◆ **GIVEN PASSAGE**:
Wednesday, February 26, 2020

Marilou is Everywhere

by Sarah Elaine Smith
Feb 9-23, 2020

I happened upon Marilou by chance. A dear friend of mine emailed one day from Chicago to tell me that an old high school friend of hers was doing a book reading at a bar in Cleveland the next night. On that cold, rainy night I was instantly hypnotized by Sarah's voice. I bought the book at the event, which she signed with a thoughtful, joyful passage. I couldn't wait to get started.

The book begins so atmospheric and calming, and I could still hear Sarah's voice reading aloud in my head. I could instantly put myself in that time and place. It was evident that the author meticulously crafted each and every sentence – she has two Master's degrees; fiction and poetry.
"The pond looked alive to me, even the shape of the hills around it... I felt, all at the same moment, that it was valiant for beauty and also so plain that it embarrassed me to belong to it... under the hawthorns, fine dappled mushrooms winked like they had invented themselves..."
Her metaphors were dreamy and yet so descriptive. But at some point, I felt that I was just indulging the poet.
"It was my time and I felt fat. A rose is. The dew of a frigid October. Buster Keaton's beautiful eyes."
I must have read those sentences five times trying to figure out what it had to do with the game of charades two characters were playing (I think – nothing.). What makes a great novel is the character development, but suddenly the characters felt empty and shallow.

◆ **STATED EXERCISE A**:
According to the review, in which two fields does the author hold Master's degrees?

◆ **EXERCISE MATERIAL**:

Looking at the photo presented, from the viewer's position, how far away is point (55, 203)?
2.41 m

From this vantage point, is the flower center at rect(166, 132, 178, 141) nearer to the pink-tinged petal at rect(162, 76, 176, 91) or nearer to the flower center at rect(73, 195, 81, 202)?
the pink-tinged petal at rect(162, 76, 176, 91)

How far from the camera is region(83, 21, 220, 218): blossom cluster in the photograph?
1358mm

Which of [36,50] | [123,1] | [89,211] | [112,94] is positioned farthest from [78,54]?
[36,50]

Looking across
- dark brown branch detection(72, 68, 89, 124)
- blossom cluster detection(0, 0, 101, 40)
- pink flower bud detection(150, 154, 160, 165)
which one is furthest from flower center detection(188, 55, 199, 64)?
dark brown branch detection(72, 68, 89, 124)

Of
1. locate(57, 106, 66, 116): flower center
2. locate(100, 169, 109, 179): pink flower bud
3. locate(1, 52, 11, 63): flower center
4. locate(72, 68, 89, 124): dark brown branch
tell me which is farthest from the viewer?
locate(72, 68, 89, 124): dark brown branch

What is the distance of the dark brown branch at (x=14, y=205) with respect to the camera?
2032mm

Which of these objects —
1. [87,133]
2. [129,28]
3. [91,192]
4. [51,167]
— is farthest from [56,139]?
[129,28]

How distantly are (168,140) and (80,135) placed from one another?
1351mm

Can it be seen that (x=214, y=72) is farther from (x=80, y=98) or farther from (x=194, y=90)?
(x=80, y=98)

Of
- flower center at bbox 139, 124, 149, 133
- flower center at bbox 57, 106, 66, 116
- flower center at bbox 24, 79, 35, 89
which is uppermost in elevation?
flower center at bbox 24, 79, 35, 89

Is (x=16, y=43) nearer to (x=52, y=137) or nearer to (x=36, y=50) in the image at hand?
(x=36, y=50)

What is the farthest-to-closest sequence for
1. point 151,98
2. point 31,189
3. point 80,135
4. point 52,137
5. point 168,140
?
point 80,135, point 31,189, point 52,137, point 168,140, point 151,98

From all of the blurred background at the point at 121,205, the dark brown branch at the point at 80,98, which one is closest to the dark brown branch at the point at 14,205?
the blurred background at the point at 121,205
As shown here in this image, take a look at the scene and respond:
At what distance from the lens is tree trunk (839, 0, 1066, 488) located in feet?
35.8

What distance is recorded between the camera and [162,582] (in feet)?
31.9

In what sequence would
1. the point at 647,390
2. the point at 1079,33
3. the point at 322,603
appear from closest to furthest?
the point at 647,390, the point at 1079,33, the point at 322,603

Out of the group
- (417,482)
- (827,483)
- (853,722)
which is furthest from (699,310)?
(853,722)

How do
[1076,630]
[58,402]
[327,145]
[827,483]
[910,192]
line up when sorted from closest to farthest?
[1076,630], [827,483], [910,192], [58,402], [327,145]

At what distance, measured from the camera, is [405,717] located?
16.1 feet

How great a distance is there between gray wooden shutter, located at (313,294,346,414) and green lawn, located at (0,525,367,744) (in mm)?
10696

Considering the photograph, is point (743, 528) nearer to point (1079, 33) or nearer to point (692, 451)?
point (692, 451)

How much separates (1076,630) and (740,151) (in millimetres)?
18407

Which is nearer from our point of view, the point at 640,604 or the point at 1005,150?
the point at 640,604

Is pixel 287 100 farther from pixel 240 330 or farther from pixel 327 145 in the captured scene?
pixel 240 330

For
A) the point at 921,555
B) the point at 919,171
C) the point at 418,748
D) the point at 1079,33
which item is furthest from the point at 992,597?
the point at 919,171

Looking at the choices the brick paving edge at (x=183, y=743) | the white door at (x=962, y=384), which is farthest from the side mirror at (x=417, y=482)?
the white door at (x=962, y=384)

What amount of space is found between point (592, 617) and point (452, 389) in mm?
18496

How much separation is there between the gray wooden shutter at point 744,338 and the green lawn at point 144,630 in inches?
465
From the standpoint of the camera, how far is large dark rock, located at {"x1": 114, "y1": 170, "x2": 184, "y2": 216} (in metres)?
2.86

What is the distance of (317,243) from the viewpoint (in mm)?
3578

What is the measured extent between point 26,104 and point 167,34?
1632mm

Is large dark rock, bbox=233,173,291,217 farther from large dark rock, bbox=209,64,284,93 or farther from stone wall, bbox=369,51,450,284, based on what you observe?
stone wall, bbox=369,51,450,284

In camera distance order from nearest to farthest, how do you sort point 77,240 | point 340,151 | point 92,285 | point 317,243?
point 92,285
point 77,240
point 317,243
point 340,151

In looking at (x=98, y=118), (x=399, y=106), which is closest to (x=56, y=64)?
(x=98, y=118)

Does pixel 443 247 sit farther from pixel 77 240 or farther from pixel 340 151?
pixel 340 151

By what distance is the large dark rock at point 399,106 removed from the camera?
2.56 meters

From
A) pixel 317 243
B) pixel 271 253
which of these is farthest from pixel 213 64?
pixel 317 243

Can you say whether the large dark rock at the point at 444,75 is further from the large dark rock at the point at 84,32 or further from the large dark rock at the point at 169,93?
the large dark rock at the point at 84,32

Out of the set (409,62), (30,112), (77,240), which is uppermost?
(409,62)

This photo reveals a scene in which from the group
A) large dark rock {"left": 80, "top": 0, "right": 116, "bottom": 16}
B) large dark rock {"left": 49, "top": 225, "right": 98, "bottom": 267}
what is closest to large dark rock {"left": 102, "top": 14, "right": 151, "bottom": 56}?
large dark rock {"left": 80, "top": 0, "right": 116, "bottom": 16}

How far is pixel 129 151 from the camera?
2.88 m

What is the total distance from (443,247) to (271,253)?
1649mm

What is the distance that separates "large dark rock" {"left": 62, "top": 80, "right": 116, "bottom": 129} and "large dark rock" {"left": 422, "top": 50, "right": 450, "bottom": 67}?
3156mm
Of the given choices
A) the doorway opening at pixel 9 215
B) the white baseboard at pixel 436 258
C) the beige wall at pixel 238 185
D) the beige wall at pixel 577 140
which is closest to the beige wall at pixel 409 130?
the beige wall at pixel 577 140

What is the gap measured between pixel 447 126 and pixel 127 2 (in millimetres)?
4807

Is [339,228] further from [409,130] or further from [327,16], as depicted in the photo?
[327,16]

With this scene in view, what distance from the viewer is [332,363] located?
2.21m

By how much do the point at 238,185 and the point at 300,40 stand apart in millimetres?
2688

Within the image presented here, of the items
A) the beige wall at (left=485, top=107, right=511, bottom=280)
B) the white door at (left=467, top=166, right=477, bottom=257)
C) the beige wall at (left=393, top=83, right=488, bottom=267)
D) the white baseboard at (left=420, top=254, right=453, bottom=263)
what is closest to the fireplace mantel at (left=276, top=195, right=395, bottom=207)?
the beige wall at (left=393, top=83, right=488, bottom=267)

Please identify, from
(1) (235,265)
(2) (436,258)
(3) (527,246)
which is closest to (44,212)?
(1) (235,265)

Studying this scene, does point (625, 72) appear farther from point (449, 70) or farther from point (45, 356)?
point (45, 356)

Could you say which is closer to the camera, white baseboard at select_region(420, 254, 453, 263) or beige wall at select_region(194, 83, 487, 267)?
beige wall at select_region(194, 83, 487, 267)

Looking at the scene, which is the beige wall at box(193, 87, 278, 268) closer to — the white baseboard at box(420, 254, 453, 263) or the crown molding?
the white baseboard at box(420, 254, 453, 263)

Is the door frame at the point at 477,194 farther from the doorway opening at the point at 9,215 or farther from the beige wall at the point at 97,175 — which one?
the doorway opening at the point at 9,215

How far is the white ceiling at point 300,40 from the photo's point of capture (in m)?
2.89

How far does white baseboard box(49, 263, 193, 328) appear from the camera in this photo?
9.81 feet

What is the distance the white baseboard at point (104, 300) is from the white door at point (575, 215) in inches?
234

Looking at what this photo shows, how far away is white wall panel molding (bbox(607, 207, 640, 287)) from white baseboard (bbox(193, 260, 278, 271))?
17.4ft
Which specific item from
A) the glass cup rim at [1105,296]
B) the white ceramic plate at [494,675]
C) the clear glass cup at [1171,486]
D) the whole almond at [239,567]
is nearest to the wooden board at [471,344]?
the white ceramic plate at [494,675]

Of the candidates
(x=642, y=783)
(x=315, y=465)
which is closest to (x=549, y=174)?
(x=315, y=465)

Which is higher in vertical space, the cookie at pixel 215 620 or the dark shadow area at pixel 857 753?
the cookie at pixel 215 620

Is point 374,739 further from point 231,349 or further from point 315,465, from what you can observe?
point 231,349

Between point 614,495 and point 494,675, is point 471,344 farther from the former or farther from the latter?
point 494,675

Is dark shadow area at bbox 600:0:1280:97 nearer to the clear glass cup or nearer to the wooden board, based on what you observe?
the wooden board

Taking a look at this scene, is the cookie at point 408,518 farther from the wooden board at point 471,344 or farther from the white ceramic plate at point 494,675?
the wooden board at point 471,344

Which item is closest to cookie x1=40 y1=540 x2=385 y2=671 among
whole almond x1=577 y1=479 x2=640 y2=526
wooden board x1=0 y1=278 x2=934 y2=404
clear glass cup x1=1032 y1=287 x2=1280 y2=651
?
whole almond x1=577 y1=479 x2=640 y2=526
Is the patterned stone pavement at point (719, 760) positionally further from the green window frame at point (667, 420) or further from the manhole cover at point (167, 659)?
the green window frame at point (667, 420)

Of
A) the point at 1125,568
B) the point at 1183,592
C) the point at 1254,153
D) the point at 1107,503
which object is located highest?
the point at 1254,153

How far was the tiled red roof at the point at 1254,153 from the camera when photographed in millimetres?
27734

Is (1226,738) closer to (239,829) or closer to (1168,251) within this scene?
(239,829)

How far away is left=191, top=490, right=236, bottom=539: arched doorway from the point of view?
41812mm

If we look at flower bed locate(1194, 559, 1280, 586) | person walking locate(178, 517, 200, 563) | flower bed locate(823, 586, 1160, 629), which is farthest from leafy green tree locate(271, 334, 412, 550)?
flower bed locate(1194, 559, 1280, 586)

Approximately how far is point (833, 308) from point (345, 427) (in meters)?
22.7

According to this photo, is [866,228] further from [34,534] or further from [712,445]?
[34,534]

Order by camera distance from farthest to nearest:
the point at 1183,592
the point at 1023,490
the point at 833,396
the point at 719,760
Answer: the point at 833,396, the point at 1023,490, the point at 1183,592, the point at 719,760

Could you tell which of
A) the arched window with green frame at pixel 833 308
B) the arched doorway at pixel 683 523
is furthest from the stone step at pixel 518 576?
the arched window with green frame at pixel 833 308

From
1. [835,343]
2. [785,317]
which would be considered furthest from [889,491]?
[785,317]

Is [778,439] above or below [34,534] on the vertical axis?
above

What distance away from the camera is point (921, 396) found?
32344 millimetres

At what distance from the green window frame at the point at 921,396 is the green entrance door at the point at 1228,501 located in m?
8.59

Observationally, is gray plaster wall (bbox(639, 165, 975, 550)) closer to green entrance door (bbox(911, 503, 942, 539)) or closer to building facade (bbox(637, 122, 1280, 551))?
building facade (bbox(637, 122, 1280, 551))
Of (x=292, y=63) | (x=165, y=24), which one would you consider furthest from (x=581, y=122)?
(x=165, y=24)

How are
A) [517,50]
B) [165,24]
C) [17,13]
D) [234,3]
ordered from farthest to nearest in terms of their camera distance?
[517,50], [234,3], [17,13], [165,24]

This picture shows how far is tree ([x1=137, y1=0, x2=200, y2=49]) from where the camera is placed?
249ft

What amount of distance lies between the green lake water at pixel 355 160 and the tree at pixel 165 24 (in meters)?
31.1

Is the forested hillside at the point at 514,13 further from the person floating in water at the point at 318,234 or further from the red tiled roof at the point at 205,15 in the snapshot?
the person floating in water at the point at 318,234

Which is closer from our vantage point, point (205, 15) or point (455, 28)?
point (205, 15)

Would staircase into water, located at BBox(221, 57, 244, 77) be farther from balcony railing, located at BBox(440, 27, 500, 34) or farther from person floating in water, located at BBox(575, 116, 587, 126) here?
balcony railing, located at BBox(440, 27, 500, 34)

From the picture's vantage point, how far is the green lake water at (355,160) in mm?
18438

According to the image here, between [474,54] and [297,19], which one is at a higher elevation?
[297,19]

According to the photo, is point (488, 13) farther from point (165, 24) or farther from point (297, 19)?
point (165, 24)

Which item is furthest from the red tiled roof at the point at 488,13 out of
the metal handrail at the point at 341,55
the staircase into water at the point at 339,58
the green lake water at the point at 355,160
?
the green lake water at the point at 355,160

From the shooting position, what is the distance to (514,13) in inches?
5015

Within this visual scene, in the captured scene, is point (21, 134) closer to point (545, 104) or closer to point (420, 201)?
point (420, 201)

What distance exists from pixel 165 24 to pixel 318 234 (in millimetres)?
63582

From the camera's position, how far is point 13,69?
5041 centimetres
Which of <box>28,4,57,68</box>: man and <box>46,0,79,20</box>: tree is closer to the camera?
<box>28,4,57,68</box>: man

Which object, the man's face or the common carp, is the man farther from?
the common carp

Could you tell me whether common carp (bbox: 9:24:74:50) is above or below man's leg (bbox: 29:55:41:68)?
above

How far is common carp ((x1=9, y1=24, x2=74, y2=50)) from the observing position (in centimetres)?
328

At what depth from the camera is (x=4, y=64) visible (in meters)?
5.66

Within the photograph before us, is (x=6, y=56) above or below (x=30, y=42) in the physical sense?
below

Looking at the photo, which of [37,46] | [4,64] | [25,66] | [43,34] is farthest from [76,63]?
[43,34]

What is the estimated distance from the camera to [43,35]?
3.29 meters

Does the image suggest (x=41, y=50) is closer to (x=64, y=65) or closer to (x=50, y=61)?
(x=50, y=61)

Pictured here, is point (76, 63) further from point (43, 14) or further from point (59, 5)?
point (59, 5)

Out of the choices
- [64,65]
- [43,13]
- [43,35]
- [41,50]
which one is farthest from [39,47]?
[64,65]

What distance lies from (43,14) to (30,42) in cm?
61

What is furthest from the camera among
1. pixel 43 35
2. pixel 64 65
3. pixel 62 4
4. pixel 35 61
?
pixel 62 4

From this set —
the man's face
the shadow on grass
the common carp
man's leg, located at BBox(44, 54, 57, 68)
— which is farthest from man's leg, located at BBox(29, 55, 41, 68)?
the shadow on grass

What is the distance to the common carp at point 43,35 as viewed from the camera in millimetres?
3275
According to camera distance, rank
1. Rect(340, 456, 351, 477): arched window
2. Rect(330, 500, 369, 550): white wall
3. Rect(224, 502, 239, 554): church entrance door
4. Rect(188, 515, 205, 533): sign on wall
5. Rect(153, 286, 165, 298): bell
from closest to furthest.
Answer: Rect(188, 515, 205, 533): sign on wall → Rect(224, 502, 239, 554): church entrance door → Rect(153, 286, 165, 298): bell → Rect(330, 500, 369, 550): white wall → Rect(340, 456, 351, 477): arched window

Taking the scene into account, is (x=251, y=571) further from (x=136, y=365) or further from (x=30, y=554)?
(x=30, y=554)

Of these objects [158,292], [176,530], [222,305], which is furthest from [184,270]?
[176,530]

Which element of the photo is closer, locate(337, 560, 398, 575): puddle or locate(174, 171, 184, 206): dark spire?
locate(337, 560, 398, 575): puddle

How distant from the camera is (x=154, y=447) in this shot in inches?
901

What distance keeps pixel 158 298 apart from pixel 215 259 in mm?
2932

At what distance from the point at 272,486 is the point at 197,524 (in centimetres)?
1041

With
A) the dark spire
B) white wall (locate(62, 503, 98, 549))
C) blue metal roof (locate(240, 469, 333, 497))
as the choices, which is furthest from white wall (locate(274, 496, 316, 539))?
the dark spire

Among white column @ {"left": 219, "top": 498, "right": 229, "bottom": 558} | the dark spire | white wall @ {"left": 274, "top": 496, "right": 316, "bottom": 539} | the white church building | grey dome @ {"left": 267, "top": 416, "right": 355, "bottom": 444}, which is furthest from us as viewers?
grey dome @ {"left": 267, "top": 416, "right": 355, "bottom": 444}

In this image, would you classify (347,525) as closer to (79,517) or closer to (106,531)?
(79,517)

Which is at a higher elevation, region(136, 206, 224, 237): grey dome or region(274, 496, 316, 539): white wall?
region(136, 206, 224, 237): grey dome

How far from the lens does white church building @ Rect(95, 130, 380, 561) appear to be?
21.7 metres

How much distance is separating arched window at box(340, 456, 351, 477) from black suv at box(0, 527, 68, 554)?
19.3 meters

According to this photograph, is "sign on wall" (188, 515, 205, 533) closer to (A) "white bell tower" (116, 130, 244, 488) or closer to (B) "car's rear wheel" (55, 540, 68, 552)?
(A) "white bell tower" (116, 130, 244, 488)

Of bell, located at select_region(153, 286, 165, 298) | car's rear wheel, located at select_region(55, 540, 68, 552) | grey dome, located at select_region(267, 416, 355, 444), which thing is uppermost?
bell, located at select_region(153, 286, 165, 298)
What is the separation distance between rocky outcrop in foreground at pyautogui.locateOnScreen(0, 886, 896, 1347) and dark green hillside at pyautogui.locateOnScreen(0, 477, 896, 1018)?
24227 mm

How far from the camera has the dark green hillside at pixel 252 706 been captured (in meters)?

◆ **STATED EXERCISE B**:
List every line of the entries that contains the string "doorway". Case counts.

◆ **EXERCISE OUTPUT A**:
Fiction and poetry.

◆ **EXERCISE OUTPUT B**:
A) the doorway opening at pixel 9 215
Is the door frame at the point at 477,194 farther from the doorway opening at the point at 9,215 or farther from the beige wall at the point at 97,175 — which one?
the doorway opening at the point at 9,215
How far away is left=191, top=490, right=236, bottom=539: arched doorway from the point of view?
B) the arched doorway at pixel 683 523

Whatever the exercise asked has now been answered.